• Uliano Lucas

Il tempo dei lavori

Genova, il lavoro invisibile del nuovo millennio e le realtà di una riconversione postindustriale senza progettualità.

2016. Gli anni della Genova delle grandi fabbriche del Ponente, terzo polo del triangolo industriale che dieci lustri fa ha determinato il miracolo economico del paese sono ormai storia dell’altro secolo. Memoria di un Novecento che ha identificato lo sviluppo economico con quello industriale, con tutte le contraddizioni che ne sono derivate; il Novecento delle “tute blu”, dell’operaio-macchina di Tempi moderni ma anche dal grande protagonismo operaio degli anni Settanta.

Oggi la città vive una condizione in cui le forme del lavoro sono sempre più sfuggenti, frantumate al punto da diventare a tratti invisibili, impalpabili nelle possibilità di realizzazione personale che offrono, nella loro monetizzazione salariale, nel loro impatto sociale. L’economia fluida, con le sue promesse, per molti ingannevoli, di inizio millennio, si è trasformata in pantano.

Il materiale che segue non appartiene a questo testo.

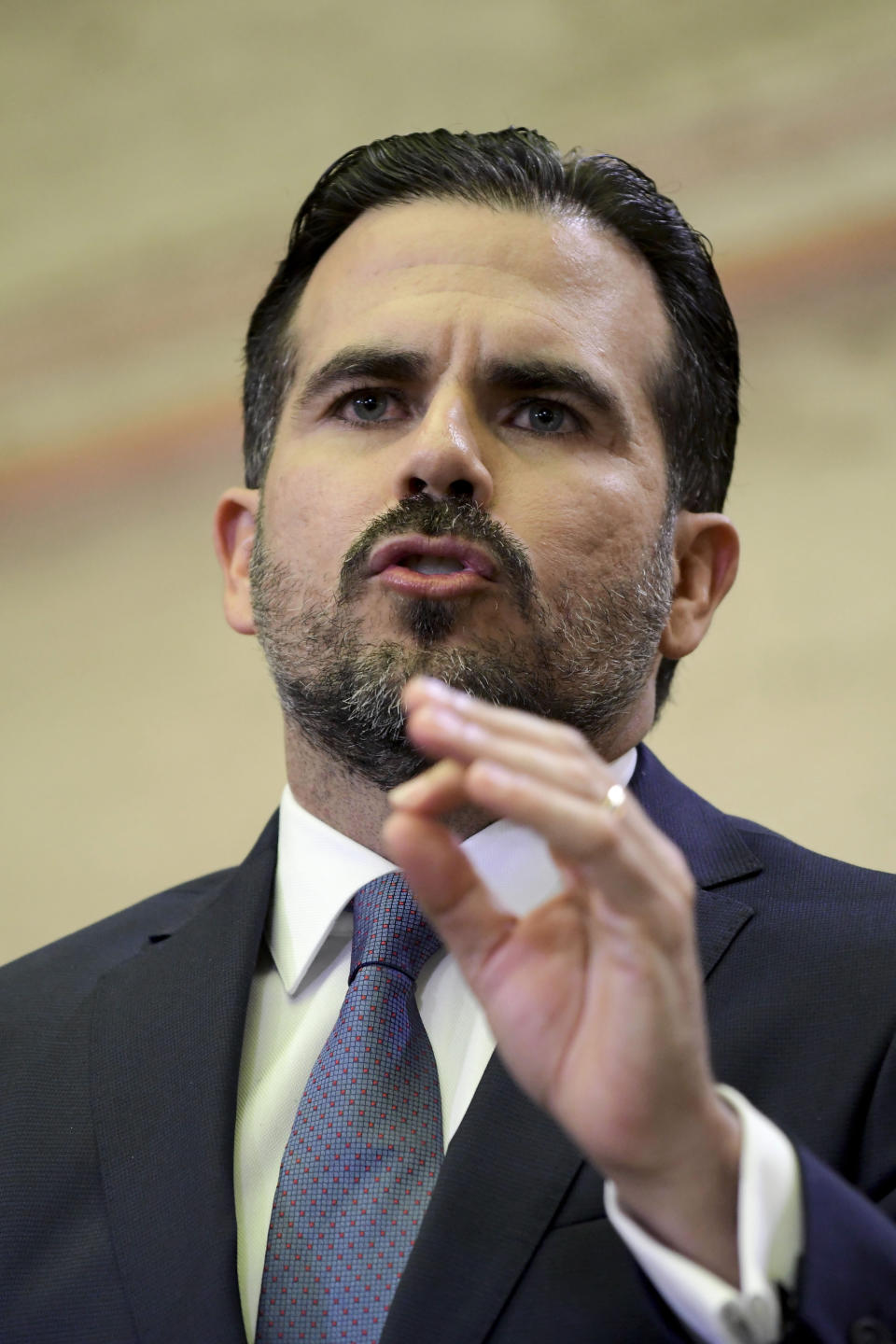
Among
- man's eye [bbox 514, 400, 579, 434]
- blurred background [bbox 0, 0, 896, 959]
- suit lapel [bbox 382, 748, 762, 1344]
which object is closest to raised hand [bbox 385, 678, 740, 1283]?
suit lapel [bbox 382, 748, 762, 1344]

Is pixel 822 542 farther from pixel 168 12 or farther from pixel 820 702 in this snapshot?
pixel 168 12

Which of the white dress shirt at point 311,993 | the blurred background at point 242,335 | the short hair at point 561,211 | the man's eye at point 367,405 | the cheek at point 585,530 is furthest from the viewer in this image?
the blurred background at point 242,335

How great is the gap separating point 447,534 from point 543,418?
23 cm

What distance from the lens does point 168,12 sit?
104 inches

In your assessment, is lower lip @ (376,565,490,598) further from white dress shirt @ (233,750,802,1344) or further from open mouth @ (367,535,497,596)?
white dress shirt @ (233,750,802,1344)

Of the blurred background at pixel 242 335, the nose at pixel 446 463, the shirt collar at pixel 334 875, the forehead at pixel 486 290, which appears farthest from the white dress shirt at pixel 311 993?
the blurred background at pixel 242 335

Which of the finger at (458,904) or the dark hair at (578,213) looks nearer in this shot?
the finger at (458,904)

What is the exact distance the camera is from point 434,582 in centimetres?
136

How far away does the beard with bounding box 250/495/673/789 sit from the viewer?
1.38m

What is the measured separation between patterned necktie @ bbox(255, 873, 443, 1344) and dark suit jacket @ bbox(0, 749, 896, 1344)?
5cm

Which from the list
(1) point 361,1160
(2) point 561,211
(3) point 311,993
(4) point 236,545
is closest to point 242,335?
(4) point 236,545

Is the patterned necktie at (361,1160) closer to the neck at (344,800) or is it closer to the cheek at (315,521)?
the neck at (344,800)

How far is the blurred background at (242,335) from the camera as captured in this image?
2.23 m

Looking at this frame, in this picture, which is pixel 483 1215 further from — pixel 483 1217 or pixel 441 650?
pixel 441 650
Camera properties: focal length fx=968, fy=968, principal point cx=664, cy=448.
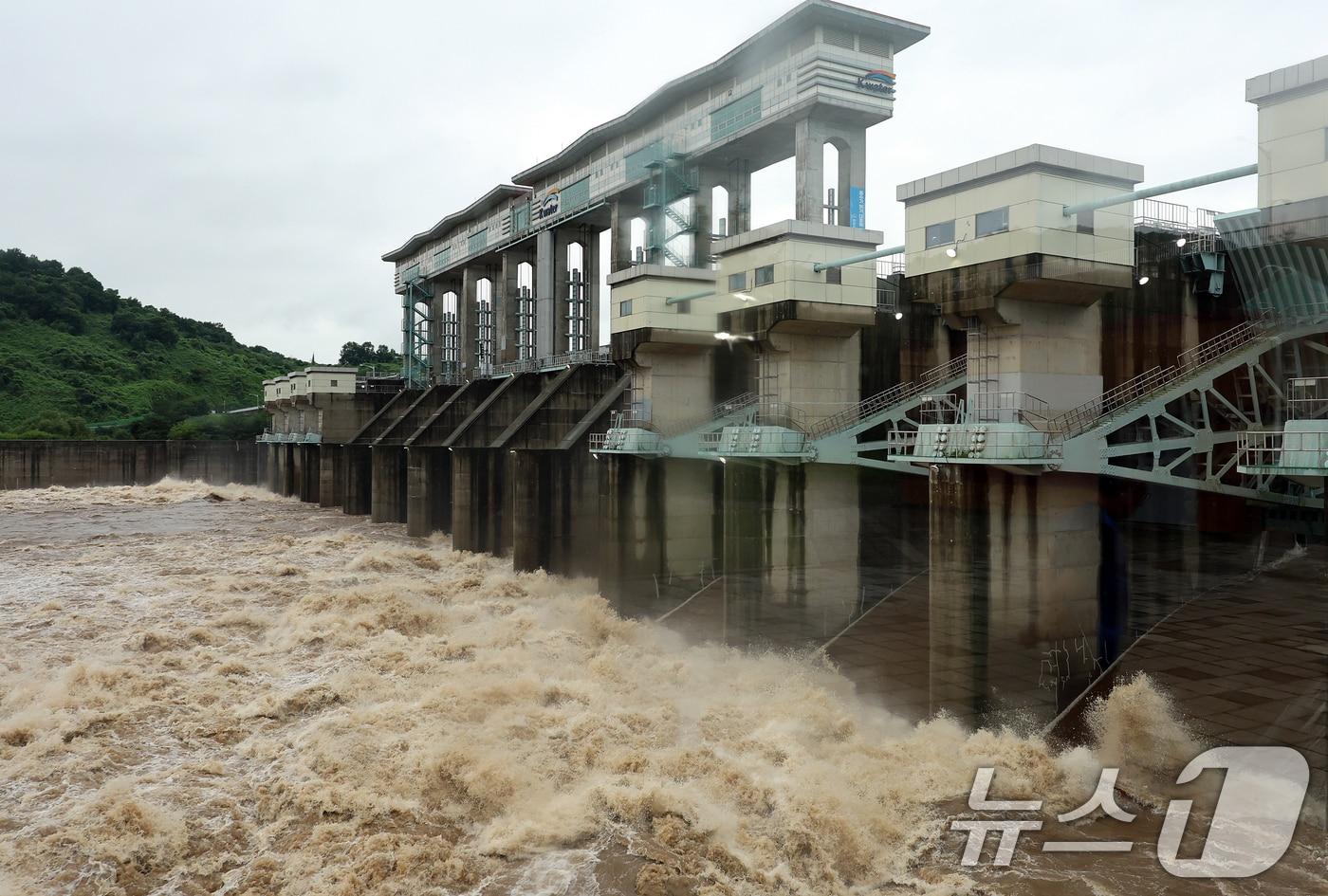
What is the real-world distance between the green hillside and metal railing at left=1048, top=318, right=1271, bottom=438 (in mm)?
62228

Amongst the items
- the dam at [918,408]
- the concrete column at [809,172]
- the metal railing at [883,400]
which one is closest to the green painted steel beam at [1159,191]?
the dam at [918,408]

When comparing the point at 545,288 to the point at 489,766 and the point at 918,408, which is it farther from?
the point at 489,766

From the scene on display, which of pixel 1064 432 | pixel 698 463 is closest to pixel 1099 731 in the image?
pixel 1064 432

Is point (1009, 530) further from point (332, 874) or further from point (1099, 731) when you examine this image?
point (332, 874)

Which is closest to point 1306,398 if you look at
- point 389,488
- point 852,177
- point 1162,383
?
point 1162,383

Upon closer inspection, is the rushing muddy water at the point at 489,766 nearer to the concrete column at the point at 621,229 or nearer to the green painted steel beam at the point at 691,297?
the green painted steel beam at the point at 691,297

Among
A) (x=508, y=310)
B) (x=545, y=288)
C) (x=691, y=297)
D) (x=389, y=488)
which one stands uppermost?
(x=545, y=288)

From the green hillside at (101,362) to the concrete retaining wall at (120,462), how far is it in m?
7.25

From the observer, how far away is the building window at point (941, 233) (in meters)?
13.9

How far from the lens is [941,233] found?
46.3 ft

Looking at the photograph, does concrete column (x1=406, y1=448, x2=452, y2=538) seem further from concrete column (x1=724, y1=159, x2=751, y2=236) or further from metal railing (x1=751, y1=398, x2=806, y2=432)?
metal railing (x1=751, y1=398, x2=806, y2=432)

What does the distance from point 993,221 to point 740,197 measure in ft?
42.7

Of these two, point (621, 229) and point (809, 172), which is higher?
point (621, 229)

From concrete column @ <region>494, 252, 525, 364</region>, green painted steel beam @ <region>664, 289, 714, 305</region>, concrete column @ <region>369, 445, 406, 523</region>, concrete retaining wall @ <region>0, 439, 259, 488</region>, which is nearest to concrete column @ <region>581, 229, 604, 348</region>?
concrete column @ <region>494, 252, 525, 364</region>
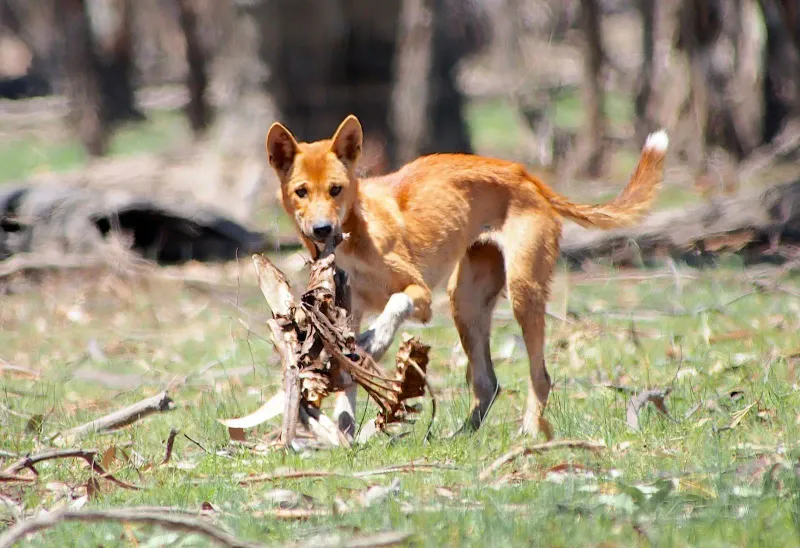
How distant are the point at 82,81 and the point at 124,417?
2229 centimetres

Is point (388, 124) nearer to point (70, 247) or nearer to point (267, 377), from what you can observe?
point (70, 247)

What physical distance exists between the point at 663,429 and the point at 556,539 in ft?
7.09

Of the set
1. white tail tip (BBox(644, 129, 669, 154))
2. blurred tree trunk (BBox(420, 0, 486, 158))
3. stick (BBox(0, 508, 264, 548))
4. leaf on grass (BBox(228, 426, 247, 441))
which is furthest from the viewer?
blurred tree trunk (BBox(420, 0, 486, 158))

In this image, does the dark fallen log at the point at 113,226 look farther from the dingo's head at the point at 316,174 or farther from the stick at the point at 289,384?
the stick at the point at 289,384

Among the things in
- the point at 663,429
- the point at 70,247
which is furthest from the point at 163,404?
the point at 70,247

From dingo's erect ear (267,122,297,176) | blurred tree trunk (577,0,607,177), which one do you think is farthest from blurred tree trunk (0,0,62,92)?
dingo's erect ear (267,122,297,176)

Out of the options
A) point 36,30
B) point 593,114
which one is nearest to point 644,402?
point 593,114

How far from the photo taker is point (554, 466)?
17.7ft

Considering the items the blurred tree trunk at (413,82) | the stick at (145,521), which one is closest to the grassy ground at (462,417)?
the stick at (145,521)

I poli industriali ancora presenti nella città hanno conosciuto un ridimensionamento epocale in termini produttivi e occupazionali dettato da una automazione dei processi produttivi che è andata di pari passo con le politiche di deregolamentazione, privatizzazioni, scorpori degli anni Novanta. “L’Ilva, dopo la privatizzazione e l’accordo del 2005 con la chiusura dell’area a caldo, è ridimensionata a circa 1700 addetti consegnati a rotazione a lavori di pubblica utilità”. Conoscono uno sviluppo solo l’economia del porto e il settore dell’innovazione tecnologica, con l’Istituto italiano di tecnologia, i laboratori dell’ospedale Gaslini, l’Ericcson. Ma il primo vive, sul piano del lavoro, una condizione di parcellizzazione delle mansioni attraverso la pratica ormai consolidata degli appalti che rende sempre più difficile la tutela dei diritti. Il secondo rimane un ambito comunque ristretto, un’avanguardia che non dialoga con l’economia complessiva della città, le cui “ricadute territoriali non sono tali da innescare un processo di inseminazione produttiva”. Genova è attraversata da dinamiche di precarizzazione e dequalificazione del lavoro, segnata da realtà di disoccupazione e impoverimento e da un invecchiamento della società in termini anagrafici, culturali e di progettualità che non riesce ad essere compensato dalla consistente immigrazione straniera, spesso confinata a lavori non qualificati ed esclusa dalla costruzione del tessuto identitario della città. “Il settore manifatturiero si è ridotto nell’arco di due decenni di oltre 20mila unità e assorbe, nel 2015 e nell’intera provincia di Genova, 43mila addetti”. 43mila giovani tra i 15 e i 29 anni “non sono occupati né inseriti in un percorso di formazione”. L’economia dei nuclei famigliari si regge sempre più sulle pensioni degli anziani e sui risparmi del ceto medio. Mentre l’espansione del settore dei servizi, del turismo, della cultura, è costruita su una rete fragile, segnata dall’estemporaneità e ancora una volta dallo sfruttamento del lavoro precario dei giovani.

Così se tra gli anni ’90 e i 2000, Genova è stato il laboratorio di una “credibile utopia”, quella di un’economia dell’immateriale che si ponesse al servizio dell’uomo e sprigionasse nuove possibilità e progettualità, in una reinvenzione dei mondi del lavoro, oggi la città è solo lo specchio della crisi economica e d’identità di un nuovo millennio che si è precocemente ripiegato su se stesso.

 

Tatiana Agliani

 

I virgolettati sono di Luca Borzani, dal testo introduttivo al volume Il tempo dei lavori (Il Canneto, Genova, 2016), pubblicato in occasione dei 120 anni dalla costituzione della Camera del Lavoro di Genova.